Database Size versus Shannon's Word Entropy

Mon Oct 23 00:18:54 CEST 2017

On Sun, 22 Oct 2017 20:11:37 +0200
Rick van Rein wrote:

> Hello,
> 
> I was wondering why the Bogofilter database grows so large.  I have
> one of around 44 MB, 
> 
> So I plunged into the database.  That became a startling endeavour:
> 
> * The database holds 739803 entries

not particularly large

...
> The majority of the wordlist is filled with one-shot words!  Looking
> at a few, I found a!wƒà¹ and ARMDevices in my vocabulary.  
...
> isn't this the Achilles' heel of Bayesian filtering?

No, and the fact that it doesn't much matter is one of its greatest
strengths. It allows the filter to find the useful tokens for itself.

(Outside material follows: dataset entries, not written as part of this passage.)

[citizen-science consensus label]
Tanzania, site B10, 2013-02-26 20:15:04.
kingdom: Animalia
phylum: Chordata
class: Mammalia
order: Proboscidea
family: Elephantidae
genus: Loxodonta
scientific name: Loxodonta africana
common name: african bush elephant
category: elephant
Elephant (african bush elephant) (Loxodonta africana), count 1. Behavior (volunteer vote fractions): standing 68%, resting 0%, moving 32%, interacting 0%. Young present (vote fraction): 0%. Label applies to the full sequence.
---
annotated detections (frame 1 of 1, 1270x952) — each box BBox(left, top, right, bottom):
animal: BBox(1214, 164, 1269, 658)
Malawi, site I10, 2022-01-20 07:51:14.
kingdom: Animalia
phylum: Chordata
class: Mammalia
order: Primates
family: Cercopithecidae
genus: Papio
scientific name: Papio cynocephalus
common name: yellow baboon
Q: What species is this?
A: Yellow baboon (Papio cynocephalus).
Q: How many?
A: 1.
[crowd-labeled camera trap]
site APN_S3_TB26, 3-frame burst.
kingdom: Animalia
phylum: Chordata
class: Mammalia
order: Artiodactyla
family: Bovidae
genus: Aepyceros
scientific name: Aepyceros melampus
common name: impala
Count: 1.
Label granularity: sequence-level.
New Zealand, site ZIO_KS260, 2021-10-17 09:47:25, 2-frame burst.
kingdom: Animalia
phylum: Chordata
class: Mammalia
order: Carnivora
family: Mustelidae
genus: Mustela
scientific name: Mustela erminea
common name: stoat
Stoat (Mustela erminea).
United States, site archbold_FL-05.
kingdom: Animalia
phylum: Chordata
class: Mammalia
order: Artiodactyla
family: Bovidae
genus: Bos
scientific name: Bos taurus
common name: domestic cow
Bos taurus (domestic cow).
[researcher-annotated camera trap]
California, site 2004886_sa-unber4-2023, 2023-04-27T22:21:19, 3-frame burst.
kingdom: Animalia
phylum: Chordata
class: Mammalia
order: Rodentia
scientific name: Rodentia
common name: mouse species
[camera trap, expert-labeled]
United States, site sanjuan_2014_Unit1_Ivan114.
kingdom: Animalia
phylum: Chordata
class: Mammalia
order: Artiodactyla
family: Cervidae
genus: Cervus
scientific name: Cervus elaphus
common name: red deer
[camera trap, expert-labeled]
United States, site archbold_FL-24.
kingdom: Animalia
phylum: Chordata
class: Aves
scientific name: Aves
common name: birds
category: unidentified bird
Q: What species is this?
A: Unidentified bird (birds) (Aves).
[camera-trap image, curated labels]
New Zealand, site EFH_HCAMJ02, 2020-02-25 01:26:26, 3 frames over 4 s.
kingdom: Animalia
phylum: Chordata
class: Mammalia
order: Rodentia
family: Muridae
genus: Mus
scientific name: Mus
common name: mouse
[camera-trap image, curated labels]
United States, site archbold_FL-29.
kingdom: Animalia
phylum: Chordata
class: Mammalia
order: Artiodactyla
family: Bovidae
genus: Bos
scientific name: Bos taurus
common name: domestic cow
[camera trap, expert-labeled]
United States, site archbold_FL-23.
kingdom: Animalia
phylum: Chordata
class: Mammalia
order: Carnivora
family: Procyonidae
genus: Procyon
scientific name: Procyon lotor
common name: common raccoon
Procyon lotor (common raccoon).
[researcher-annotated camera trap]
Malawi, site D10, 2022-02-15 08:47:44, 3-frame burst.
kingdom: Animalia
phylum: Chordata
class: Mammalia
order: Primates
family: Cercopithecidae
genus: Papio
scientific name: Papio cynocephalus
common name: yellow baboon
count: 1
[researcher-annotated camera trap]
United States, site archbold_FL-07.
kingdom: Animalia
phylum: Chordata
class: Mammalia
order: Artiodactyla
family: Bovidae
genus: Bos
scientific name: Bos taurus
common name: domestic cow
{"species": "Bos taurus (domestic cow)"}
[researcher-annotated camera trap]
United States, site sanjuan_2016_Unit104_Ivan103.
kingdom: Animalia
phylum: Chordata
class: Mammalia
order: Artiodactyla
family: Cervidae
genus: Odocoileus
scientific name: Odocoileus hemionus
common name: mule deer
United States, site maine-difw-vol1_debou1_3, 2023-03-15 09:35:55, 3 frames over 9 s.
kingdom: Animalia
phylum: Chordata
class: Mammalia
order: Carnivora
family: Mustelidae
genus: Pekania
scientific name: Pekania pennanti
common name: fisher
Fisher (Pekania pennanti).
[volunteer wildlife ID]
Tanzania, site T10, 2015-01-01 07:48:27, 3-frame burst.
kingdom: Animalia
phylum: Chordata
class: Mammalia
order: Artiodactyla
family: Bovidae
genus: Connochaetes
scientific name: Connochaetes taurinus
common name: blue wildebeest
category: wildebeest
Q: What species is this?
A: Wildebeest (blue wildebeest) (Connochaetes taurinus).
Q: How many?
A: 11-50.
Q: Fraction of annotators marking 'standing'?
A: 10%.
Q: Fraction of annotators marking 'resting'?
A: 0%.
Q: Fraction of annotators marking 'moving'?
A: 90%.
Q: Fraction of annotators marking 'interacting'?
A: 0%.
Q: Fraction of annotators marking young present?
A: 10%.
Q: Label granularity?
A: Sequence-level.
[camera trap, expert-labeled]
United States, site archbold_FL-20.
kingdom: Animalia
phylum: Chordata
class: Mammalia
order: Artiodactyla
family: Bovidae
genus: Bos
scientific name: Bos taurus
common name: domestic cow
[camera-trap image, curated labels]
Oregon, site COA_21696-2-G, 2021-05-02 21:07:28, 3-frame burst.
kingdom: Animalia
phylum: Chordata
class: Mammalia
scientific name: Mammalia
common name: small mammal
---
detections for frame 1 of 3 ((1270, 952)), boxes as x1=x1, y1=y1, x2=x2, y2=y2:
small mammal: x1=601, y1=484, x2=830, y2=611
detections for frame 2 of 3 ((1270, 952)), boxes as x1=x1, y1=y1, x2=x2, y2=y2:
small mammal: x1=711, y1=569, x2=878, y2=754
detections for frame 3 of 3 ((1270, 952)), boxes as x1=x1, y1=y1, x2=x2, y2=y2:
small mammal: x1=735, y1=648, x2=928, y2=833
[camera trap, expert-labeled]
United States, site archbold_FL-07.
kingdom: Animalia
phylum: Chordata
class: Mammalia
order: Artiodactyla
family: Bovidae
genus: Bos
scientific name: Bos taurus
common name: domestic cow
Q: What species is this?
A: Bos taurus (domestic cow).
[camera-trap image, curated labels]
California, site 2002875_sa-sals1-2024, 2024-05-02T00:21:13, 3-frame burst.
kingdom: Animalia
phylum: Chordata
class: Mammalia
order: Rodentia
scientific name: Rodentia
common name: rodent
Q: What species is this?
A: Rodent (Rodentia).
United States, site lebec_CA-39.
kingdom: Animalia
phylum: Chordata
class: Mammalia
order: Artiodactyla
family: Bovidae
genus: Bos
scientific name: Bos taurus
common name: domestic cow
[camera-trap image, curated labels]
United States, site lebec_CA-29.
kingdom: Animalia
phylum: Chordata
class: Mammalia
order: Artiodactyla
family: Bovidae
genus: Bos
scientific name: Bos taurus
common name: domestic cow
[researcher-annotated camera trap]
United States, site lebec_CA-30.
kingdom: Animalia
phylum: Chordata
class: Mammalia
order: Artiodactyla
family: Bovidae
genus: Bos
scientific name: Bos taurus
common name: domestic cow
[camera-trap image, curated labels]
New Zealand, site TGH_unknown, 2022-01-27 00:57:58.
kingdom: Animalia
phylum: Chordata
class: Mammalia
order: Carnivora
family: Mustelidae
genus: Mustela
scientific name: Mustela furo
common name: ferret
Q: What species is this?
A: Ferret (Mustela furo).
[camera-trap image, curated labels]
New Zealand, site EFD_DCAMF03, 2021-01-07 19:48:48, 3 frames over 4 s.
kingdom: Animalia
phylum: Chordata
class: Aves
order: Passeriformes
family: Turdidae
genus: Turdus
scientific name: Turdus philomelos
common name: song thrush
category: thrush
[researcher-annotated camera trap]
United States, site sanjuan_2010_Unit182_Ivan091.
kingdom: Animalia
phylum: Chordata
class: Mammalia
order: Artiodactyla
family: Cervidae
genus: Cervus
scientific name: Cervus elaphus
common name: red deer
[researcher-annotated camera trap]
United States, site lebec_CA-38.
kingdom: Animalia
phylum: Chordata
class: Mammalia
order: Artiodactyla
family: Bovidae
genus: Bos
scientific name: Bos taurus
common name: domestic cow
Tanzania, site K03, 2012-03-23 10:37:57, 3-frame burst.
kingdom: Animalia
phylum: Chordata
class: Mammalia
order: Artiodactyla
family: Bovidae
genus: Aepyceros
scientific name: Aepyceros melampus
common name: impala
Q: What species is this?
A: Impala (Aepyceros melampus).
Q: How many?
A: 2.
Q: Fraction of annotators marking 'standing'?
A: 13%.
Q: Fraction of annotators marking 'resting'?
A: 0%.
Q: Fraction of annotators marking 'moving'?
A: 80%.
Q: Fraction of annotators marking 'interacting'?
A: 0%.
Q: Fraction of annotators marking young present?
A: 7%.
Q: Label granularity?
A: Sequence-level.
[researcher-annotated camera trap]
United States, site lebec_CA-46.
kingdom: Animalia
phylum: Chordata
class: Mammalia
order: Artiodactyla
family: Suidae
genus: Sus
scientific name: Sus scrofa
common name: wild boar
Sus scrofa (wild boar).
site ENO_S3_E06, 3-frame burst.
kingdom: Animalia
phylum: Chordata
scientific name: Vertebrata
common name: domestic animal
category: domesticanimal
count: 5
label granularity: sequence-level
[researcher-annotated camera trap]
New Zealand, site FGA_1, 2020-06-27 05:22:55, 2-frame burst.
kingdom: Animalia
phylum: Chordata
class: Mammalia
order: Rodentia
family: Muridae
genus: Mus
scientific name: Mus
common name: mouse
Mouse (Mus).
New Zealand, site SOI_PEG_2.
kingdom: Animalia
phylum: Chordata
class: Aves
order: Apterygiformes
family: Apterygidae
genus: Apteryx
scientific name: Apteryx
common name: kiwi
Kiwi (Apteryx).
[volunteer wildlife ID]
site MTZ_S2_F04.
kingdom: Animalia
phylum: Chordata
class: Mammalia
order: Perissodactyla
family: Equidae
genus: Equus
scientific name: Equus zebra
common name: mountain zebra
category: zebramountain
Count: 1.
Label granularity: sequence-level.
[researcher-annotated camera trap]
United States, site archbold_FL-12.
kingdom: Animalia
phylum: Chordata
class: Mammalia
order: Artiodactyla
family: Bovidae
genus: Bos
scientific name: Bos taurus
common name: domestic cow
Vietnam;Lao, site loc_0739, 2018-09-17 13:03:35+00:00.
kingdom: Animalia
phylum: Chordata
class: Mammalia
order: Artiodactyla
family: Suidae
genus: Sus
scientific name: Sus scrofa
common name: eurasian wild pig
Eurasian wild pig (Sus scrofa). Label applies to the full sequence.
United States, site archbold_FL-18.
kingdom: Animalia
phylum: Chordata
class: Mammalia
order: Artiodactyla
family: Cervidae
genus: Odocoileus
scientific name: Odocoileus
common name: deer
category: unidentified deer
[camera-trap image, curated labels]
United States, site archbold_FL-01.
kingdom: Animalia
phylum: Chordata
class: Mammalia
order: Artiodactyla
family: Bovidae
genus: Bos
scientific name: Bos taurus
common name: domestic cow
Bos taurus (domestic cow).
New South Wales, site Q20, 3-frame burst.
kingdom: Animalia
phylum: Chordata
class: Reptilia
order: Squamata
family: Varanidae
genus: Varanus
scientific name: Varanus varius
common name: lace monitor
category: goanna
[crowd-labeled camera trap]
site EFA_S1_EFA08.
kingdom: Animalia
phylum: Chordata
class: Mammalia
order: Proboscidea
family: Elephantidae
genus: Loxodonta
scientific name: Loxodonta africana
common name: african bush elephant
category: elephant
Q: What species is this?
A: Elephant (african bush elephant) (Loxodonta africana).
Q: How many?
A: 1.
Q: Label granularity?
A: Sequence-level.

Lookup times should be relatively insensitive to database size - there's
no intrinsic reason why they can't be independent of the number of
tokens. The file size isn't very important until it becomes a
significant fraction of RAM size.  

> * the same date is (currently) present in all entries

This is a limitation of bogofilter that the timestamp only gets updated
when the token's counts are updated. But if you train both spam and ham
regularly you can eventually age-out tokens, if you want, using
bogoutil.